Delilah hanya mendengus pelan karena niatnya untuk belajar dan menyendiri seperti biasa baru saja diganggu dengan suara si Fabian yang membuat telinganya sakit. "Haaaa bocah itu lagi! Kapan sih Dia enggak ganggu gue" gerutu Delilah sambil cemberut.
"Heeeh gak baik anak perempuan duduk di bawah pohon beringin sambil cemberut nanti kesurupan jin loh, Bine!"seloroh Fabian setelah mendaratkan bokongnya tepat di sebelah Delilah.
"Hipotesa dari mana tuh? Ngarang bebas banget sih" ketus Delilah. "Mau ngapain sih Bee, gak lihat apa gue lagi belajar buat ulangan nanti" lanjut Delilah memasang wajah sebalnya sambil menunjukkan buku Geografi kelas X. Fabian hanya tertawa melihat wajah Delilah yang terlekuk laksana pakaian yang belum disetrika.
"Gue tadi di ajak Bu Fitri untuk ikut kunjungan bilogi dan kata Bu Fitri Dia ngajak lo juga, lo ikut kunjungan biologi Bine? " tanya Fabian setelah berhenti tertawa.
"Enggak" jawab Delilah telak. Tak terbantahkan sedikit pun.
Fabian mengangkat sebelah alisnya heran, dan memandang Delilah dengan serius. Delilah menatap Fabian yang sedang serius menatapnya seolah sedang mencari tahu apakah Delilah sedang bergurau karena menolak acara kunjungan tersebut. Delilah menghela nafas panjang kemudian berkata "Ga usah gitu deh ngeliat gue, kan elo tau sendiri gue ga—ralat belum bisa buat ketemu orang banyak dan ga gue kenal. Jadi please, Bee.... kali ini ajah elo ngertiin gue. Dan jangan paksa gue untuk ikut."
"Kalo elo ga nyoba, gimana mau bisa?" ucap Fabian lembut.

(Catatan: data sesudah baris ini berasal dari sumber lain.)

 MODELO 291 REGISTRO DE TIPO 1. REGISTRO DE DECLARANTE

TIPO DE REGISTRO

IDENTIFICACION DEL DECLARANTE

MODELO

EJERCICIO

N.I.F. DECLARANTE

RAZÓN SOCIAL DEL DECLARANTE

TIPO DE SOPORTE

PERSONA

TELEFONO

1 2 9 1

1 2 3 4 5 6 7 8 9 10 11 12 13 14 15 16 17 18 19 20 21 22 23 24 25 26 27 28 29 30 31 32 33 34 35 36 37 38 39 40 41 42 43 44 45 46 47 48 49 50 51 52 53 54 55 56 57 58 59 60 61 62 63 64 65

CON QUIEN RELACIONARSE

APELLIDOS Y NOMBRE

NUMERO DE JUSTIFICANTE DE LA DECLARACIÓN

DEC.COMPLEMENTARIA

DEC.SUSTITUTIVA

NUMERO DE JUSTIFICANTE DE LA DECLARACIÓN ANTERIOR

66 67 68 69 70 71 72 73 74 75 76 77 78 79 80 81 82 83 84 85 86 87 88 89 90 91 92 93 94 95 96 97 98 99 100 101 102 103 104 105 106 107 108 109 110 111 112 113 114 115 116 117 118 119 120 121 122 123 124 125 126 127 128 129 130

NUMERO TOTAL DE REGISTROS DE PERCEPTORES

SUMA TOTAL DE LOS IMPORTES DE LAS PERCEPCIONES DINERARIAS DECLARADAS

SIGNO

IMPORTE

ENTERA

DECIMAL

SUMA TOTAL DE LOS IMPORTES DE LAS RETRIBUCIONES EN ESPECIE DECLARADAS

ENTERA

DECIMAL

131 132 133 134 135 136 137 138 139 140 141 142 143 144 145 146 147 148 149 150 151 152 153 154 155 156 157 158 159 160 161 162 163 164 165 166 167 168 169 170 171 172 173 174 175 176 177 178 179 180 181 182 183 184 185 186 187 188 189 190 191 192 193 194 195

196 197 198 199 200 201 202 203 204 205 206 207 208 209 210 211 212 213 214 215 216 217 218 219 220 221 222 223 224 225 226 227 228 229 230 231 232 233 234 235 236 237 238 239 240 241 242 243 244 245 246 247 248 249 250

"Fabian Putra Giovan. Gue mohon sama lo jangan paksa gue untuk ikut! Lo tahu segalanya tentang gue dan seharusnya lo pahami gue Bee!" Delilah bangkit dari duduknya dan berlalu meninggalkan Fabian yang masih termenung melihat kepergian Delilah.
"Mau sampai kapan Bine lo kayak gini? Ya Allah kembalikan lagi sosok sahabatku yang dulu" lirih Fabian menundukkan kepala sedih.
Satu tetes air mata menetes dari mata seorang gadis berkerudung putih yang berada tak jauh dari Fabian yang masih menundukkan kepalanya. Delilah melanjutkan langkahnya setelah sebelumnya menolehkan kepala sekedar melihat Fabian yang menundukkan kepala dengan wajah sendu. Delilah tak kuasa melihat orang yang rela melakukan apapun untuk dirinya sedih karena mendengar perkataannya.
"Ya Allah aku tak bermaksud menyakitinya dengan perkataanku, aku hanya ingin Fabian mengerti bahwa aku belum bisa menjadi seperti dulu. Ya Allah ampuni hamba-Mu ini" ujarnya tak kalah lirih setelah berada di perpustakaan sekolah.